(Records supplied):
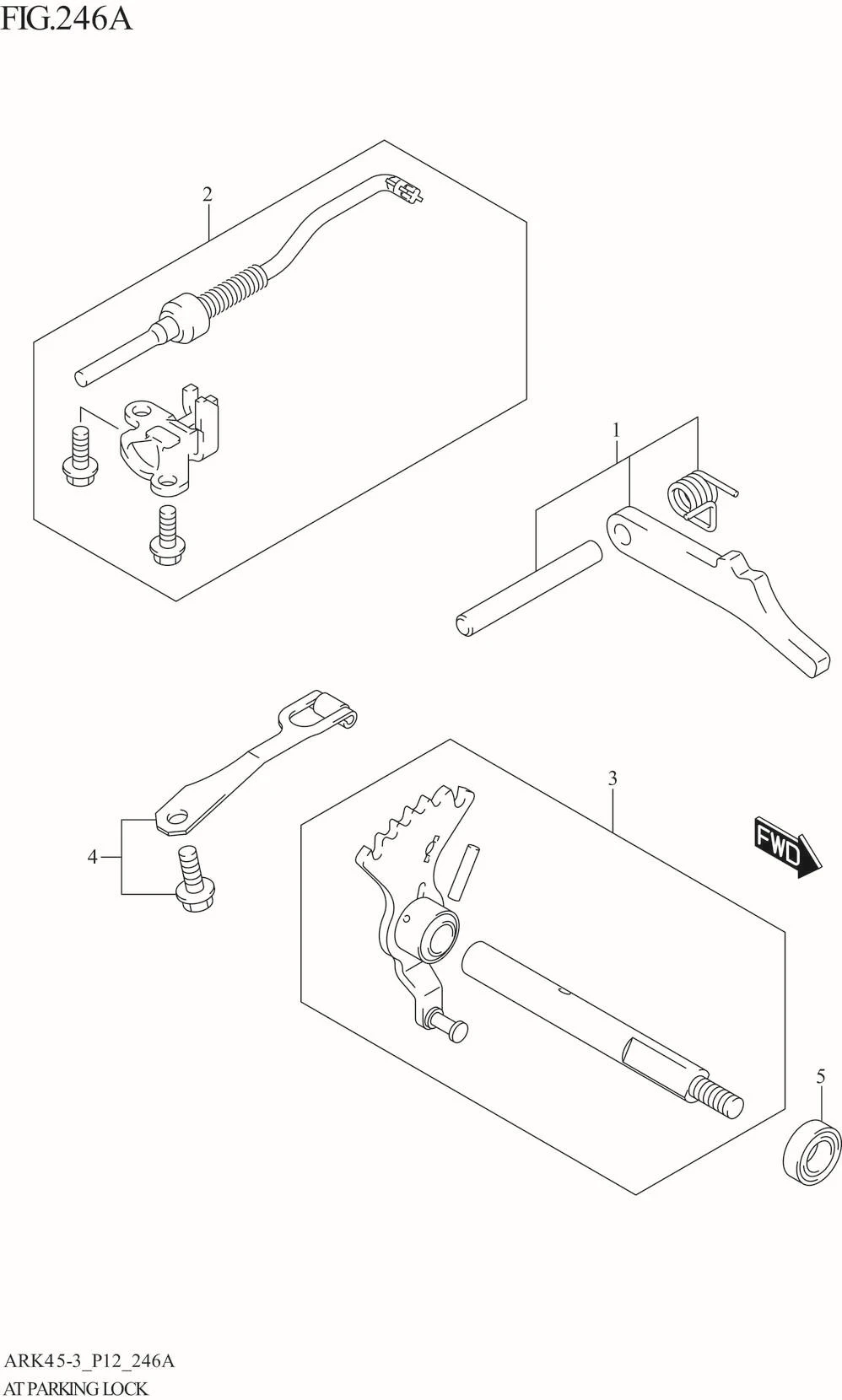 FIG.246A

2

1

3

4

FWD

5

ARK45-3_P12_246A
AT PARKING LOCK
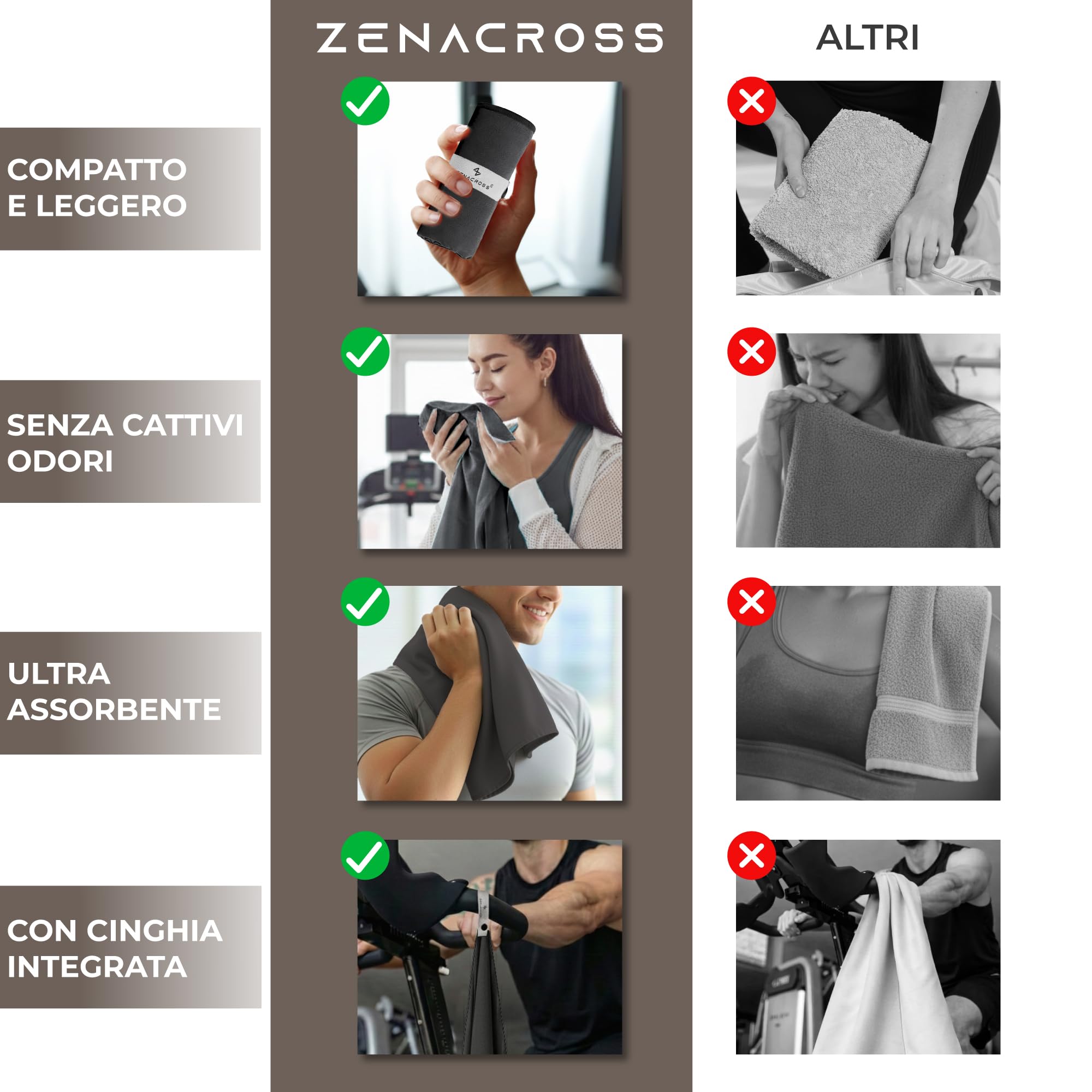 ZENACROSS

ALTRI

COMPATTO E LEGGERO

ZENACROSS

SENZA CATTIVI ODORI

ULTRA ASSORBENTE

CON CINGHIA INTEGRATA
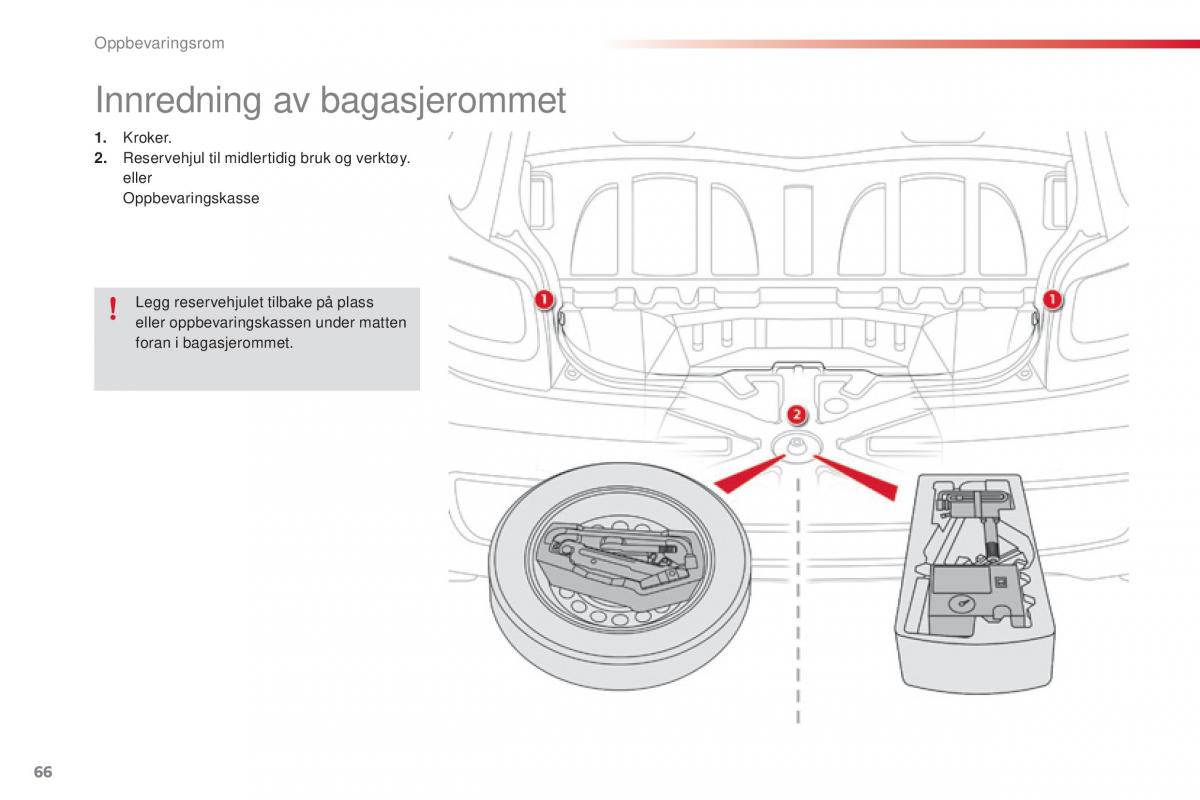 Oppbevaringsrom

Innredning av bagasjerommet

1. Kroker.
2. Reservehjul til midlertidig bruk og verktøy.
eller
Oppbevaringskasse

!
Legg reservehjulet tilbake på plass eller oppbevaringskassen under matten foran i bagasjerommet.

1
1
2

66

(What the task requires):
Transcription of the lines from the one with "AT PARKING LOCK" through the end of the entries is required, exact and with no pictures.

(Exercise response):
AT PARKING LOCK
 ZENACROSS

ALTRI

COMPATTO E LEGGERO

ZENACROSS

SENZA CATTIVI ODORI

ULTRA ASSORBENTE

CON CINGHIA INTEGRATA
 Oppbevaringsrom

Innredning av bagasjerommet

1. Kroker.
2. Reservehjul til midlertidig bruk og verktøy.
eller
Oppbevaringskasse

!
Legg reservehjulet tilbake på plass eller oppbevaringskassen under matten foran i bagasjerommet.

1
1
2

66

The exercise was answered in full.